### EXERCISE PROMPT
Copy out the entries without changes, from the start of the entries through the line that contains "464L30 476L0 487V504L30". Leave the pictures out of your copy.

(Dataset items)
* * *
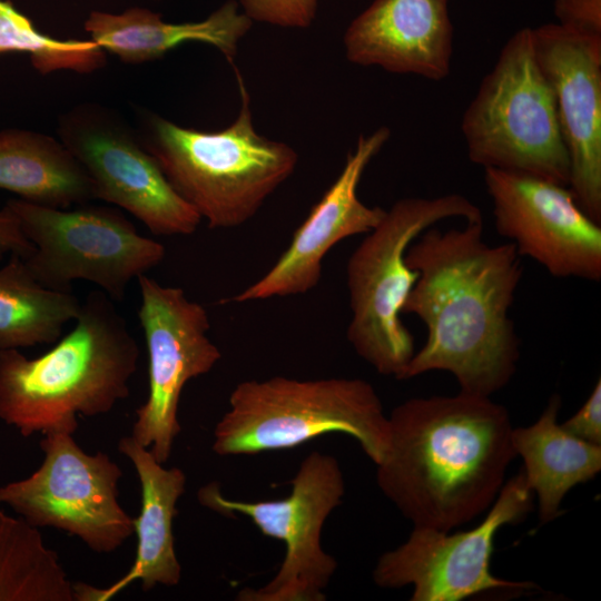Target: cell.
I'll return each mask as SVG.
<instances>
[{
	"label": "cell",
	"mask_w": 601,
	"mask_h": 601,
	"mask_svg": "<svg viewBox=\"0 0 601 601\" xmlns=\"http://www.w3.org/2000/svg\"><path fill=\"white\" fill-rule=\"evenodd\" d=\"M252 24L238 3L228 0L201 21L168 22L149 9L130 8L121 13L92 11L83 27L92 41L127 63L160 59L186 42L210 45L233 62Z\"/></svg>",
	"instance_id": "cell-19"
},
{
	"label": "cell",
	"mask_w": 601,
	"mask_h": 601,
	"mask_svg": "<svg viewBox=\"0 0 601 601\" xmlns=\"http://www.w3.org/2000/svg\"><path fill=\"white\" fill-rule=\"evenodd\" d=\"M562 427L570 434L595 445H601V380L593 386L583 405Z\"/></svg>",
	"instance_id": "cell-27"
},
{
	"label": "cell",
	"mask_w": 601,
	"mask_h": 601,
	"mask_svg": "<svg viewBox=\"0 0 601 601\" xmlns=\"http://www.w3.org/2000/svg\"><path fill=\"white\" fill-rule=\"evenodd\" d=\"M388 424L376 482L416 528L451 532L489 510L516 457L509 411L491 397L410 398Z\"/></svg>",
	"instance_id": "cell-2"
},
{
	"label": "cell",
	"mask_w": 601,
	"mask_h": 601,
	"mask_svg": "<svg viewBox=\"0 0 601 601\" xmlns=\"http://www.w3.org/2000/svg\"><path fill=\"white\" fill-rule=\"evenodd\" d=\"M112 300L89 293L72 329L39 357L0 349L2 422L24 437L73 435L78 415L106 414L128 397L140 352Z\"/></svg>",
	"instance_id": "cell-3"
},
{
	"label": "cell",
	"mask_w": 601,
	"mask_h": 601,
	"mask_svg": "<svg viewBox=\"0 0 601 601\" xmlns=\"http://www.w3.org/2000/svg\"><path fill=\"white\" fill-rule=\"evenodd\" d=\"M80 308L72 292L45 287L21 257L11 256L0 268V349L56 343Z\"/></svg>",
	"instance_id": "cell-22"
},
{
	"label": "cell",
	"mask_w": 601,
	"mask_h": 601,
	"mask_svg": "<svg viewBox=\"0 0 601 601\" xmlns=\"http://www.w3.org/2000/svg\"><path fill=\"white\" fill-rule=\"evenodd\" d=\"M449 0H374L346 28V59L363 67L439 81L450 75Z\"/></svg>",
	"instance_id": "cell-17"
},
{
	"label": "cell",
	"mask_w": 601,
	"mask_h": 601,
	"mask_svg": "<svg viewBox=\"0 0 601 601\" xmlns=\"http://www.w3.org/2000/svg\"><path fill=\"white\" fill-rule=\"evenodd\" d=\"M252 20L284 28H307L316 17L318 0H239Z\"/></svg>",
	"instance_id": "cell-25"
},
{
	"label": "cell",
	"mask_w": 601,
	"mask_h": 601,
	"mask_svg": "<svg viewBox=\"0 0 601 601\" xmlns=\"http://www.w3.org/2000/svg\"><path fill=\"white\" fill-rule=\"evenodd\" d=\"M42 464L30 476L0 487V504L30 525L78 536L96 553H111L135 533L118 502L119 465L106 453L89 454L71 434L43 435Z\"/></svg>",
	"instance_id": "cell-10"
},
{
	"label": "cell",
	"mask_w": 601,
	"mask_h": 601,
	"mask_svg": "<svg viewBox=\"0 0 601 601\" xmlns=\"http://www.w3.org/2000/svg\"><path fill=\"white\" fill-rule=\"evenodd\" d=\"M483 219L462 228L424 230L405 262L417 272L402 309L425 325L424 345L402 380L445 371L460 391L491 397L516 372L520 343L509 312L522 277L512 243L489 245Z\"/></svg>",
	"instance_id": "cell-1"
},
{
	"label": "cell",
	"mask_w": 601,
	"mask_h": 601,
	"mask_svg": "<svg viewBox=\"0 0 601 601\" xmlns=\"http://www.w3.org/2000/svg\"><path fill=\"white\" fill-rule=\"evenodd\" d=\"M292 492L280 500L246 502L225 497L217 482L198 492L201 505L226 516L249 518L260 532L285 544L277 573L262 588H245L242 601H324V590L337 561L322 548L325 521L342 503L345 481L331 454L314 451L292 479Z\"/></svg>",
	"instance_id": "cell-9"
},
{
	"label": "cell",
	"mask_w": 601,
	"mask_h": 601,
	"mask_svg": "<svg viewBox=\"0 0 601 601\" xmlns=\"http://www.w3.org/2000/svg\"><path fill=\"white\" fill-rule=\"evenodd\" d=\"M532 40L569 157L568 187L601 224V37L551 22L532 29Z\"/></svg>",
	"instance_id": "cell-15"
},
{
	"label": "cell",
	"mask_w": 601,
	"mask_h": 601,
	"mask_svg": "<svg viewBox=\"0 0 601 601\" xmlns=\"http://www.w3.org/2000/svg\"><path fill=\"white\" fill-rule=\"evenodd\" d=\"M390 136V128L383 126L358 137L338 177L296 229L287 249L263 277L231 300L245 303L312 290L321 280L323 259L333 246L367 234L380 224L386 209L365 205L357 196V187Z\"/></svg>",
	"instance_id": "cell-16"
},
{
	"label": "cell",
	"mask_w": 601,
	"mask_h": 601,
	"mask_svg": "<svg viewBox=\"0 0 601 601\" xmlns=\"http://www.w3.org/2000/svg\"><path fill=\"white\" fill-rule=\"evenodd\" d=\"M496 231L558 278L601 279V224L568 186L525 173L484 168Z\"/></svg>",
	"instance_id": "cell-14"
},
{
	"label": "cell",
	"mask_w": 601,
	"mask_h": 601,
	"mask_svg": "<svg viewBox=\"0 0 601 601\" xmlns=\"http://www.w3.org/2000/svg\"><path fill=\"white\" fill-rule=\"evenodd\" d=\"M355 439L378 464L387 449L388 416L375 388L361 378L244 381L217 422L211 449L220 456L299 446L328 433Z\"/></svg>",
	"instance_id": "cell-5"
},
{
	"label": "cell",
	"mask_w": 601,
	"mask_h": 601,
	"mask_svg": "<svg viewBox=\"0 0 601 601\" xmlns=\"http://www.w3.org/2000/svg\"><path fill=\"white\" fill-rule=\"evenodd\" d=\"M561 398L554 394L540 417L526 427H513L512 444L523 460V475L536 494L542 524L561 514L565 494L601 471V445L585 442L558 423Z\"/></svg>",
	"instance_id": "cell-20"
},
{
	"label": "cell",
	"mask_w": 601,
	"mask_h": 601,
	"mask_svg": "<svg viewBox=\"0 0 601 601\" xmlns=\"http://www.w3.org/2000/svg\"><path fill=\"white\" fill-rule=\"evenodd\" d=\"M449 218L483 219L480 208L460 194L398 199L348 258L347 339L382 375L402 380L415 353L413 335L401 318L418 276L405 262L406 250L424 230Z\"/></svg>",
	"instance_id": "cell-6"
},
{
	"label": "cell",
	"mask_w": 601,
	"mask_h": 601,
	"mask_svg": "<svg viewBox=\"0 0 601 601\" xmlns=\"http://www.w3.org/2000/svg\"><path fill=\"white\" fill-rule=\"evenodd\" d=\"M57 134L90 178L96 199L127 210L154 235L196 231L201 217L171 187L120 115L81 104L60 116Z\"/></svg>",
	"instance_id": "cell-12"
},
{
	"label": "cell",
	"mask_w": 601,
	"mask_h": 601,
	"mask_svg": "<svg viewBox=\"0 0 601 601\" xmlns=\"http://www.w3.org/2000/svg\"><path fill=\"white\" fill-rule=\"evenodd\" d=\"M553 12L559 26L601 37V0H554Z\"/></svg>",
	"instance_id": "cell-26"
},
{
	"label": "cell",
	"mask_w": 601,
	"mask_h": 601,
	"mask_svg": "<svg viewBox=\"0 0 601 601\" xmlns=\"http://www.w3.org/2000/svg\"><path fill=\"white\" fill-rule=\"evenodd\" d=\"M33 252L23 259L45 287L71 292L75 280L96 284L111 299L121 300L127 286L165 258V246L136 230L126 216L110 207L82 206L72 210L10 199Z\"/></svg>",
	"instance_id": "cell-8"
},
{
	"label": "cell",
	"mask_w": 601,
	"mask_h": 601,
	"mask_svg": "<svg viewBox=\"0 0 601 601\" xmlns=\"http://www.w3.org/2000/svg\"><path fill=\"white\" fill-rule=\"evenodd\" d=\"M29 55L41 75L57 70L90 73L105 67L106 51L95 41L61 40L39 31L10 0H0V53Z\"/></svg>",
	"instance_id": "cell-24"
},
{
	"label": "cell",
	"mask_w": 601,
	"mask_h": 601,
	"mask_svg": "<svg viewBox=\"0 0 601 601\" xmlns=\"http://www.w3.org/2000/svg\"><path fill=\"white\" fill-rule=\"evenodd\" d=\"M461 130L472 162L569 185V157L531 28L505 42L466 107Z\"/></svg>",
	"instance_id": "cell-7"
},
{
	"label": "cell",
	"mask_w": 601,
	"mask_h": 601,
	"mask_svg": "<svg viewBox=\"0 0 601 601\" xmlns=\"http://www.w3.org/2000/svg\"><path fill=\"white\" fill-rule=\"evenodd\" d=\"M532 494L521 470L505 481L477 526L456 533L413 526L404 543L378 558L375 584L383 589L412 585V601H461L486 591L534 589L532 582L497 578L490 566L496 532L531 512Z\"/></svg>",
	"instance_id": "cell-11"
},
{
	"label": "cell",
	"mask_w": 601,
	"mask_h": 601,
	"mask_svg": "<svg viewBox=\"0 0 601 601\" xmlns=\"http://www.w3.org/2000/svg\"><path fill=\"white\" fill-rule=\"evenodd\" d=\"M32 252L33 246L23 235L17 216L6 205L0 210V257L10 253L24 259Z\"/></svg>",
	"instance_id": "cell-28"
},
{
	"label": "cell",
	"mask_w": 601,
	"mask_h": 601,
	"mask_svg": "<svg viewBox=\"0 0 601 601\" xmlns=\"http://www.w3.org/2000/svg\"><path fill=\"white\" fill-rule=\"evenodd\" d=\"M118 450L131 461L141 489V508L135 519L136 556L128 572L107 588L75 583V601H107L138 580L144 591L159 584L175 587L181 578L173 524L186 474L178 467H164L131 435L119 440Z\"/></svg>",
	"instance_id": "cell-18"
},
{
	"label": "cell",
	"mask_w": 601,
	"mask_h": 601,
	"mask_svg": "<svg viewBox=\"0 0 601 601\" xmlns=\"http://www.w3.org/2000/svg\"><path fill=\"white\" fill-rule=\"evenodd\" d=\"M73 584L39 529L0 508V601H75Z\"/></svg>",
	"instance_id": "cell-23"
},
{
	"label": "cell",
	"mask_w": 601,
	"mask_h": 601,
	"mask_svg": "<svg viewBox=\"0 0 601 601\" xmlns=\"http://www.w3.org/2000/svg\"><path fill=\"white\" fill-rule=\"evenodd\" d=\"M0 189L53 208L96 199L87 173L60 140L24 129L0 131Z\"/></svg>",
	"instance_id": "cell-21"
},
{
	"label": "cell",
	"mask_w": 601,
	"mask_h": 601,
	"mask_svg": "<svg viewBox=\"0 0 601 601\" xmlns=\"http://www.w3.org/2000/svg\"><path fill=\"white\" fill-rule=\"evenodd\" d=\"M138 318L148 351V396L136 410L131 436L165 464L181 431L178 405L191 378L207 374L221 358L210 341L209 317L184 289L164 286L146 274L138 278Z\"/></svg>",
	"instance_id": "cell-13"
},
{
	"label": "cell",
	"mask_w": 601,
	"mask_h": 601,
	"mask_svg": "<svg viewBox=\"0 0 601 601\" xmlns=\"http://www.w3.org/2000/svg\"><path fill=\"white\" fill-rule=\"evenodd\" d=\"M235 72L242 105L223 130L183 127L149 111L139 112L136 130L171 187L213 229L252 219L298 161L289 145L255 130L249 93Z\"/></svg>",
	"instance_id": "cell-4"
}]
</instances>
* * *
### EXERCISE RESULT
Target: cell.
I'll return each mask as SVG.
<instances>
[{
	"label": "cell",
	"mask_w": 601,
	"mask_h": 601,
	"mask_svg": "<svg viewBox=\"0 0 601 601\" xmlns=\"http://www.w3.org/2000/svg\"><path fill=\"white\" fill-rule=\"evenodd\" d=\"M252 24L238 3L228 0L201 21L168 22L149 9L130 8L121 13L92 11L83 27L92 41L127 63L160 59L186 42L210 45L233 62Z\"/></svg>",
	"instance_id": "cell-19"
},
{
	"label": "cell",
	"mask_w": 601,
	"mask_h": 601,
	"mask_svg": "<svg viewBox=\"0 0 601 601\" xmlns=\"http://www.w3.org/2000/svg\"><path fill=\"white\" fill-rule=\"evenodd\" d=\"M562 427L570 434L595 445H601V380L593 386L583 405Z\"/></svg>",
	"instance_id": "cell-27"
},
{
	"label": "cell",
	"mask_w": 601,
	"mask_h": 601,
	"mask_svg": "<svg viewBox=\"0 0 601 601\" xmlns=\"http://www.w3.org/2000/svg\"><path fill=\"white\" fill-rule=\"evenodd\" d=\"M388 424L376 482L416 528L451 532L489 510L516 457L509 411L491 397L410 398Z\"/></svg>",
	"instance_id": "cell-2"
},
{
	"label": "cell",
	"mask_w": 601,
	"mask_h": 601,
	"mask_svg": "<svg viewBox=\"0 0 601 601\" xmlns=\"http://www.w3.org/2000/svg\"><path fill=\"white\" fill-rule=\"evenodd\" d=\"M112 300L89 293L72 329L39 357L0 349L2 422L24 437L73 435L78 415L106 414L128 397L140 352Z\"/></svg>",
	"instance_id": "cell-3"
},
{
	"label": "cell",
	"mask_w": 601,
	"mask_h": 601,
	"mask_svg": "<svg viewBox=\"0 0 601 601\" xmlns=\"http://www.w3.org/2000/svg\"><path fill=\"white\" fill-rule=\"evenodd\" d=\"M80 308L72 292L45 287L21 257L11 256L0 268V349L56 343Z\"/></svg>",
	"instance_id": "cell-22"
},
{
	"label": "cell",
	"mask_w": 601,
	"mask_h": 601,
	"mask_svg": "<svg viewBox=\"0 0 601 601\" xmlns=\"http://www.w3.org/2000/svg\"><path fill=\"white\" fill-rule=\"evenodd\" d=\"M449 0H374L346 28V59L363 67L439 81L450 75Z\"/></svg>",
	"instance_id": "cell-17"
},
{
	"label": "cell",
	"mask_w": 601,
	"mask_h": 601,
	"mask_svg": "<svg viewBox=\"0 0 601 601\" xmlns=\"http://www.w3.org/2000/svg\"><path fill=\"white\" fill-rule=\"evenodd\" d=\"M252 20L284 28H307L316 17L318 0H239Z\"/></svg>",
	"instance_id": "cell-25"
},
{
	"label": "cell",
	"mask_w": 601,
	"mask_h": 601,
	"mask_svg": "<svg viewBox=\"0 0 601 601\" xmlns=\"http://www.w3.org/2000/svg\"><path fill=\"white\" fill-rule=\"evenodd\" d=\"M42 464L30 476L0 487V504L30 525L78 536L96 553H111L135 533L118 502L119 465L106 453L89 454L71 434L43 435Z\"/></svg>",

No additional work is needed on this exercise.